Brian Whitener is an Assistant Professor of Spanish at the University of South Alabama. Recent projects include Face Down (Timeless Infinite Light, 2016), De gente común: Arte, política y rebeldía social, edited with Lorena Méndez and Fernando Fuentes (Universidad Autónoma de la Ciudad de México, 2013), and as a participant in the translations: Genocide in the Neighborhood(ChainLinks, 2009), The Unreal, Silver-Plated Book (Departamento de Ficción, 2011), and The Empire of Neomemory (ChainLinks, 2013). He has recently completed a book manuscript on financialization and culture in Mexico and Brazil.

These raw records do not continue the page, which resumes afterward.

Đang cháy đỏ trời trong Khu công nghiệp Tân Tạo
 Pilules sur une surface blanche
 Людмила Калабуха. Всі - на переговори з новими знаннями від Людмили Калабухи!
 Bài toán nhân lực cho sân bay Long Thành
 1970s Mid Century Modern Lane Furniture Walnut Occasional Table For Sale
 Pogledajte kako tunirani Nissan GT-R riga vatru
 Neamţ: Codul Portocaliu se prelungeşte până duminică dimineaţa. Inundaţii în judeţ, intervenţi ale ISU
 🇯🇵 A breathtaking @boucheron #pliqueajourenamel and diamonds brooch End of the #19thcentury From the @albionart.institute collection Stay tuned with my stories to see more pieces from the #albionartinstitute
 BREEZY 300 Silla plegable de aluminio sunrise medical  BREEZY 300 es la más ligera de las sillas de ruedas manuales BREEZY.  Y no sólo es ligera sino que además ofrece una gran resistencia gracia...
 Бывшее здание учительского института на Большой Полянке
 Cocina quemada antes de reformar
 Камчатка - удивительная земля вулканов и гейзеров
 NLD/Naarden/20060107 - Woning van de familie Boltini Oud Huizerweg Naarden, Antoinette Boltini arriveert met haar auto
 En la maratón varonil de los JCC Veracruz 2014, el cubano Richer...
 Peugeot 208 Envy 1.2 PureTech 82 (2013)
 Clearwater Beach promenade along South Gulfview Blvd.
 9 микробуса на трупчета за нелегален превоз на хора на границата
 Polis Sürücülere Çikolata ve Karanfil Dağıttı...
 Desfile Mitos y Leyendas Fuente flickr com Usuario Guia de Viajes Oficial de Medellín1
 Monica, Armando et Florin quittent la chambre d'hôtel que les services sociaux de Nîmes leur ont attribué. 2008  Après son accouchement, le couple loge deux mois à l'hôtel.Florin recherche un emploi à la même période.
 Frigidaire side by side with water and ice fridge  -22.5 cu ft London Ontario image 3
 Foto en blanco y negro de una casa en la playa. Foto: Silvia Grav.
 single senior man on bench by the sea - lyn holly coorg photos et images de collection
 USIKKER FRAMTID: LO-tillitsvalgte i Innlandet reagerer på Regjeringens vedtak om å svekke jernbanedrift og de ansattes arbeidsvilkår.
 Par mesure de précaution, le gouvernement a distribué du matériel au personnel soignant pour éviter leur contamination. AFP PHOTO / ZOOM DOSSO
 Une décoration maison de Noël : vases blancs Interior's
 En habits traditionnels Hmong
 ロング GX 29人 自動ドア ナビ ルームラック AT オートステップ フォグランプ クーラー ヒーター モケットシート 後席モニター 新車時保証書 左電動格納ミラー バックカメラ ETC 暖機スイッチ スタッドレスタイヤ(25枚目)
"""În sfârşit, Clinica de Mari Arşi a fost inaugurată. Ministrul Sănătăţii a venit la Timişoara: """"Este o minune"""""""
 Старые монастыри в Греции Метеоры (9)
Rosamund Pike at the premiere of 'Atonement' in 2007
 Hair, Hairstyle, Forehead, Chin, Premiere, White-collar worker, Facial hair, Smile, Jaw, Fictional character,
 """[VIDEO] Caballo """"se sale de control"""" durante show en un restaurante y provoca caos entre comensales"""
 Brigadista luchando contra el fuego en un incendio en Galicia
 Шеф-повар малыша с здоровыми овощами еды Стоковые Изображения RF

Moderated by Patricio Navia. Patricio Navia is a Clinical (Full) Professor of Liberal Studies and Adjunct Assistant Professor in the Center for Latin American and Caribbean Studies at New York University. He is also a (full) Professor of Political Science at Universidad Diego Portales in Chile. Ph.D. in Politics from New York University, an M.A. in Political Science from the University of Chicago and a B.A. in Political Sciences and Sociology from the University of Illinois at Chicago. He has been a visiting professor at Princeton University, New School University, Universidad de Salamanca, Universidad de Chile and NYU Buenos Aires, and a visiting fellow at the University of Miami. He has published scholarly articles and book chapters on democratization, electoral rules and democratic institutions in Latin America. As founding director of Observatorio Electoral at Universidad Diego Portales, he has co-edited Democracia Municipal (2012), El sismo electoral de 2009. Cambio y continuidad en las preferencias políticas de los chilenos (2010) and El genoma electoral chileno. Dibujando el mapa genético de las preferencias políticas en Chile (2009). His books Diccionario de la política chilena(with Alfredo Joignant and Francisco Javier Díaz), El díscolo. Conversaciones con Marco Enríquez-Ominami (2009), Que gane el más mejor: Mérito y Competencia en el Chile de hoy (with Eduardo Engel, 2006) and Las grandes alamedas: El Chile post Pinochet (2004) have been best sellers in Chile. He is a columnist in El Líbero in Chile, Buenos Aires Herald, and Infolatam.com. He has previously penned columns for La Tercera, Capital and Poder magazines in Chile, Perfil in Argentina and regularly writes for the Infolatam website.